_SELECTED TEXT:_
[Start of Attachment]
The Traditional Catholic Liturgy

Adapted from The Liturgical Year by Abbot Gueranger

Feast of the Ascension

The sun of the fortieth day after Easter has risen in all his splendor. The earth, which shook with gladness at the birth of our Emmanuel, now thrills with a strange emotion. The divine series of the mysteries of the Man-God is about to close. Heaven has caught up the joy of earth. The angelic choirs are preparing to receive their promised King, and their princes stand at the gates, that they may open them when the signal is given of the mighty conqueror's approach. The holy souls that were liberated from limbo on the morning of the Resurrection, are hovering around Jerusalem, waiting for the happy moment when Heaven's gate, closed by Adam's sin, shall be thrown open, and they shall enter in company with their Redeemer – a few hours more, and then to Heaven! Meanwhile, our risen Jesus has to visit His disciples and bid them farewell, for they are to be left for some years longer in this vale of tears.
[End of Attachment]
_TASK BRIEF:_ In the Ascension text, why does the risen Jesus have to visit His disciples and bid them farewell? Answer in one to three sentences.

_GIVEN MATERIAL:_
[Start of Attachment]
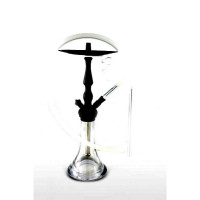 Hookah of Amy Deluxe 027 (Amy Delux) transparent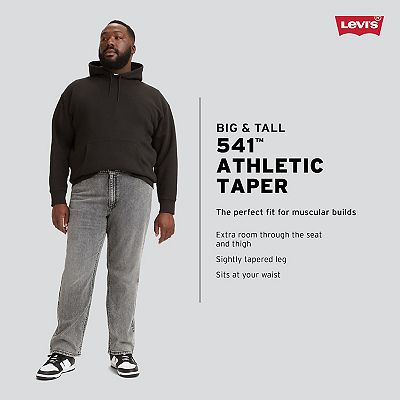 Levis 541 athletic fit stretch hotsell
[End of Attachment]
_RESULT OF THIS EXERCISE:_ He has to bid them farewell because they are to be left for some years longer in this vale of tears.